« Au moment de l'affaire Cahuzac, Hervé Morin s'est permis de dire que l'ancien ministre du budget était ‘un schizophrène'. Non, c'est seulement un mec malhonnête ! » Philippe Guerard, président de l'association Advocacy qui représente les usagers des services de santé mentale, tient à mettre les choses au clair. Il a trop souffert de la stigmatisation pour accepter ce genre de comparaison.
Assis sur un banc de l'hôpital Sainte-Anne pendant que les adhérents de son association pique-niquent, il attend le départ de la première « Mad Pride » française. Comprenez « Fierté des fous ». Cette marche, sur le modèle de ce qui se pratique déjà à l'étranger, de l'Australie aux États-Unis, a pour but de « démonter les a priori des gens sur les maladies mentales ».
Avec ce nom, le défilé s'inscrit directement dans la lignée de la Gay Pride. « J'avais vingt ans dans les années soixante, je me rappelle du statut des homosexuels à l'époque. Ils ont dû se battre pour leurs droits », assure Claude Deutsch, l'un des bénévoles de l'association qui avait participé à la Mad Pride de Bruxelles en 2011. À côté de lui, sur le parking qui fait face au pavillon Magnan, des dizaines de personnes se préparent à défiler.
Masques sur la tête, maquillage bariolé sur le visage, poncho arc-en-ciel sur le dos, les manifestants s'apprêtent à marcher vers l'Hôtel de ville. Ils vont signer une charte de la dignité en santé mentale en présence de Bernard Jomier, adjoint à la mairie de Paris en charge des questions de santé.
Une quinquagénaire s'arrête à côté de la statue du cavalier romain qui trône devant le parking, elle s'interroge sur la curieuse troupe. Anne vient d'être admise à l'hôpital. « C'est formidable ce qu'ils font, mais je n'oserais pas », avoue-t-elle dans un sourire tout en retenue. Elle n'a pas la force d'assumer sa maladie. Sur le côté, elle observe presque avec envie tous ces malades qui osent défiler contre les préjugés. « Merde, ils ont droit à la considération eux aussi », finit-elle par lâcher avant de disparaître dans les allées bordées d'arbres du centre hospitalier.

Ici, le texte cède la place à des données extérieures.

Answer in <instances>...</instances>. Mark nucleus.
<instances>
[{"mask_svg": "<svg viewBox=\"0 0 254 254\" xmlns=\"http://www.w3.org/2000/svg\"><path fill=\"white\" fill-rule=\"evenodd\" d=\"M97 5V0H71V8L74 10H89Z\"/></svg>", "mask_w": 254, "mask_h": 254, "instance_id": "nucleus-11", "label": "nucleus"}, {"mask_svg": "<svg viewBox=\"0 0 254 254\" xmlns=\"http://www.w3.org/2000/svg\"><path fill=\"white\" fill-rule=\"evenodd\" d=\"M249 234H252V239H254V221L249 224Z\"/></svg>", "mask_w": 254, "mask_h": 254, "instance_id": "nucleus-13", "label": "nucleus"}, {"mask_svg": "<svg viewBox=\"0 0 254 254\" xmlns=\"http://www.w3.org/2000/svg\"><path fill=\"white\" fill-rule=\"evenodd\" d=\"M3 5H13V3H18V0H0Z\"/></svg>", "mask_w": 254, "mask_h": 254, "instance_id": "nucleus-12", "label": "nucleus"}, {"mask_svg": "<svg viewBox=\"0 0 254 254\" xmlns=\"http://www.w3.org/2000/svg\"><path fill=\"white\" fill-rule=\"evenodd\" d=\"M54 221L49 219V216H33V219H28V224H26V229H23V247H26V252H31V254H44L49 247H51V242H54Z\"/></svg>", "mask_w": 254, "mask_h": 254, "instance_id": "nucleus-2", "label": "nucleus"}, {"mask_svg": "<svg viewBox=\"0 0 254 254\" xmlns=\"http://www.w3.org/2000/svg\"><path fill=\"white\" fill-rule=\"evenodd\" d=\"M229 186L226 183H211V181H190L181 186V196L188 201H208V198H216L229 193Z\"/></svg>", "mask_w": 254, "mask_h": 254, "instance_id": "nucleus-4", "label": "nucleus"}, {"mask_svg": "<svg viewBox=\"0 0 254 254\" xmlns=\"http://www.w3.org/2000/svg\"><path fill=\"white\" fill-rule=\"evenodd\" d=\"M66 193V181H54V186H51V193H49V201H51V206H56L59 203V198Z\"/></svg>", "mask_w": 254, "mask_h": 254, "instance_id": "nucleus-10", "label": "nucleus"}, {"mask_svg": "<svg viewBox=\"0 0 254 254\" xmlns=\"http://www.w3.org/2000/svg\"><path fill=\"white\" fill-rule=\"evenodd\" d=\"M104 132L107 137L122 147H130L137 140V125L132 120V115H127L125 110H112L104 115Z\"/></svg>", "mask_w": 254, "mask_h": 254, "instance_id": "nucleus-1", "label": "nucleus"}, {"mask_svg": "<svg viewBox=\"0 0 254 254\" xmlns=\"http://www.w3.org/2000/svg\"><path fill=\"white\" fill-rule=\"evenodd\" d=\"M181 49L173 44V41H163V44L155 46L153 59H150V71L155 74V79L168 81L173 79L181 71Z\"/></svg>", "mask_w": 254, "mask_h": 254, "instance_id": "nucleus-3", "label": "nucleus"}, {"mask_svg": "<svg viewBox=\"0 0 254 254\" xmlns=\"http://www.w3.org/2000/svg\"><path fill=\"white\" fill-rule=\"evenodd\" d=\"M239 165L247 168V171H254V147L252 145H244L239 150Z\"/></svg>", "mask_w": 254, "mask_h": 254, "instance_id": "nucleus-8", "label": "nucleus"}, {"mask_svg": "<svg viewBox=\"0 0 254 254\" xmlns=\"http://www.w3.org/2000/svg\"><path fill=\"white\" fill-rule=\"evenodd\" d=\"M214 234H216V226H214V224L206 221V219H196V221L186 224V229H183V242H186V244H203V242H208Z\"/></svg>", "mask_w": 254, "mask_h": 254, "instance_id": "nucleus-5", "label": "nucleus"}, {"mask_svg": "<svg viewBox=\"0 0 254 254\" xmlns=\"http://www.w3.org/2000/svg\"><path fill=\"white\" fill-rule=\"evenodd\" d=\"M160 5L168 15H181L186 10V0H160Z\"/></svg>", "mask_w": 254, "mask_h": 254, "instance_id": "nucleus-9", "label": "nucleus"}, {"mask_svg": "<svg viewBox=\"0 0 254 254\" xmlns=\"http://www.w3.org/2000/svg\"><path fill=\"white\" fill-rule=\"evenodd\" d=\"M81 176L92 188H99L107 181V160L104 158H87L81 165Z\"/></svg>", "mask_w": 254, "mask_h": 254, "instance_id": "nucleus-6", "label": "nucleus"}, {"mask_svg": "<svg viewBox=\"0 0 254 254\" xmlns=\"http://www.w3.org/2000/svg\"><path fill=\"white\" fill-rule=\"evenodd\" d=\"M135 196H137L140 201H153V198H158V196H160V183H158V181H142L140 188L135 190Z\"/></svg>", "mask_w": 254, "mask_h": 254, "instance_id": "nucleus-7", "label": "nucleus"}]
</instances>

En sens inverse, le cortège passe sous un grand porche pour s'engouffrer dans la rue Cabanis. Un groupe de danses et de percussions brésiliennes imprime une ambiance carnaval de Rio, de quoi ravir les passants et motiver les troupes. Plusieurs associations participent à la manifestation. Daniel de Saint-Riquet représente « Vie libre », un mouvement d'entraide pour anciens alcooliques. « Pour les personnes qui ont des problèmes avec l'alcool, il y a beaucoup de stigmatisation aussi. Avant d'être des malades, nous sommes tous des êtres humains », explique-t-il sous sa moustache grisonnante.
AMBIANCE FESTIVE
Des bulles de savon volent un peu partout au milieu du joyeux défilé. L'ambiance est à la fête. Certains ont fait de la route pour être présents dans la manifestation parisienne. Alain Levisage fait partie du Groupe d'Entraide Mutuelle (GEM) de Locminé, dans le Morbihan. Les GEM ont été mis en place en 2005. Ils permettent à des personnes handicapées de se responsabiliser en organisant des projets. « On fait des ateliers, on a pas mal de petits voyages aussi. Les GEM nous permettent d'avoir une porte de sortie quand on quitte l'hôpital psychiatrique », explique Alain, casquette vissée sur la tête alors que le soleil commence à percer les nuages.
Les Parisiens sortent au balcon pour regarder le cortège passer. Pas loin, deux autres chars attendent les manifestants. « C'est dommage que j'aie des trucs à faire, sinon j'aurais été avec eux »,sourit Youcef Ramal, posté devant le bistrot du coin. Les passants prennent les tracts, esquissent quelques pas de danse au rythme des percussions brésiliennes. Le soleil commence à chauffer et l'ambiance se réchauffe. Des jeunes déguisés en clowns claquent des bises à tout-va aux passants.
Philippe se tient au milieu du cortège, une perruque bleue sur la tête. Il est venu avec son mari, infirmier en psychiatrie. « Quand les gens disent qu'ils sont à Sainte-Anne, il y a directement un jugement négatif », regrette-t-il. Arrivés sur l'île de la Cité, tous les touristes s'arrêtent et dégainent leurs smartphones. Assis sur le bord de la camionnette en avant de cortège, Philippe Guerard sourit. Pour lui, ne plus être enfermé, se montrer aux yeux de tous, c'est déjà une victoire. « On est là pour dire qu'on existe, on nous cache, mais on existe ! » À voir les sourires des touristes et des Parisiens cette après-midi, aucun doute, ils existent.